En parcourant les corridors immenses du Congrès, on serre des mains. Je ne retiens pas tous les noms. Sauf un : Kennedy. C’est Ted Kennedy, sénateur du Massachussets. Je serre la main de Ted Kennedy, dernier espoir politique de la dynastie. J’ignore encore que quelques jours plus tard, en ce même mois de juillet 1969, le même Ted Kennedy conduisant une voiture en pleine nuit àChappaquiddick en Nouvelle-Angleterre entrainera dans une mort toujours inexpliquée une collaboratrice, Mary Jo Kopechne. Cet accident anéantira à jamais les espoirs présidentiels de Ted.
George adorait la pèche. Un week-end, il m’entraine dans une aventure à l’extrémité de Long Island. Nous embarquons dans le port de Montauk dans un gros bateau avec plusieurs inconnus qui boivent beaucoup de bière. On me donne des instructions pour ferrer un poisson. Il faut croire que je ne débrouille pas si mal. Car je remonte une grosse bestiole du fond de l’Atlantique. Je n’en ai jamais pris d’aussi énorme depuis. Il faut dire que je ne suis plus jamais allé à la pèche ensuite dans ma vie.
Juillet 1969, c’est aussi l’homme sur la lune. Je regarde les premiers pas d’Armstrong sur un petit téléviseur noir et blanc chez George. Je suis seul dans la maison. George était de service le soir à la conduite des autobus.

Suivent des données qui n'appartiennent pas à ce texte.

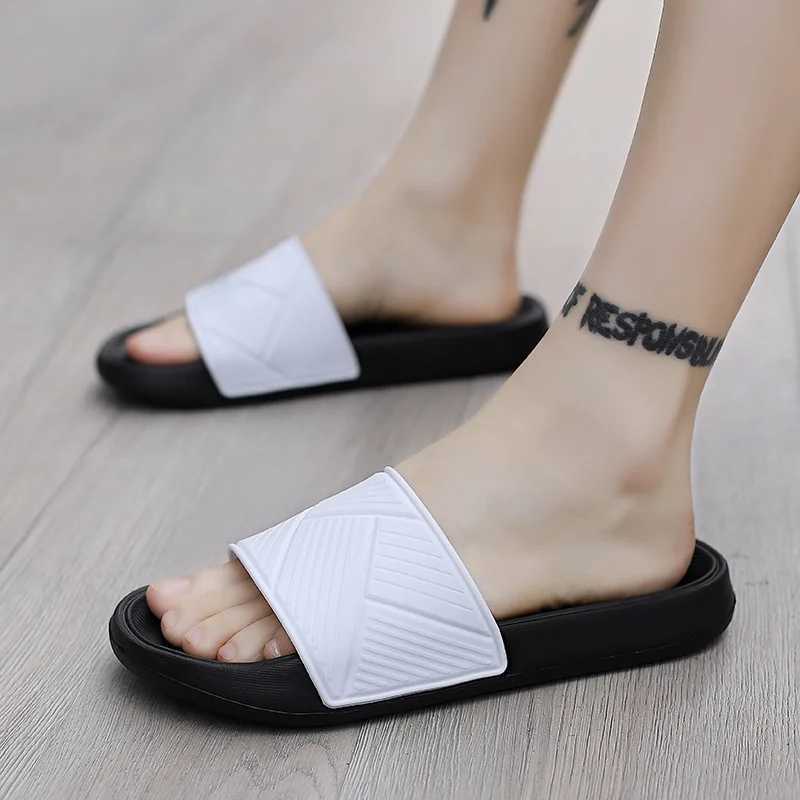 Mens Personality Trend Slippers EVA Indoor Leisure Slippers Y250320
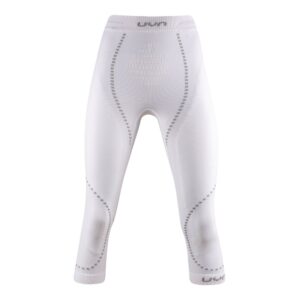 Uyn Ambityon 3/4 Leggings Blanco L-XL Mujer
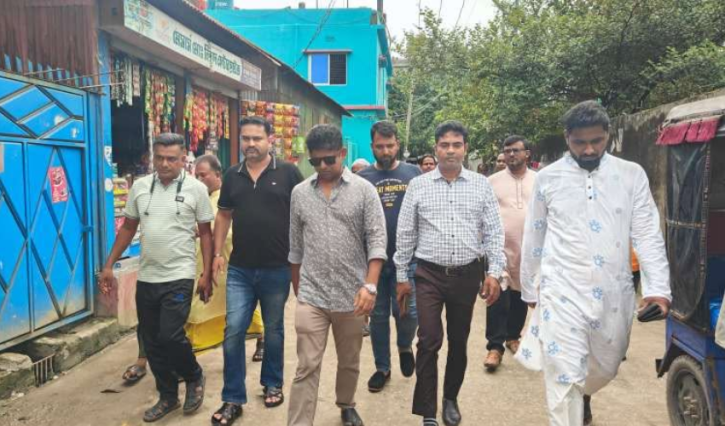 বন্দরে সরকারি খাল দখলে ২৪ ঘণ্টার আল্টিমেটাম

Ainsi se passe l’été 1969, avant le retour à Valenciennes. Non, je n’ai pas entendu parler des émeutes de Stonewall, naissance du mouvement homosexuel à New York, qui venaient de se produire au moment de mon arrivée. Comment aurais-je pu en être informé ? Non, je n’ai pas entendu parler non plus de Woodstock, le plus grand festival de rock de l’histoire, qui se tenait à 150 kilomètres de New York.
Mais je suis revenu profondément changé par ce voyage. Un bouleversement total de mes certitudes de petit Français, la découverte d’un ailleurs si différent. C’est le voyage fondateur de ma vie. Toute la suite en dépendra.
Je suis retourné par la suite plusieurs fois au Etats-Unis. J’ai revu George qui avait pris sa retraite en Floride et qui s’était remarié. Et puis, 20 ans après cette visite initiatique, je suis arrivé pour un très long séjour aux Etats-Unis, comme correspondant de RTL, d’abord à Washington puis à New York. Au total, 12 années. Mais ceci est une autre histoire.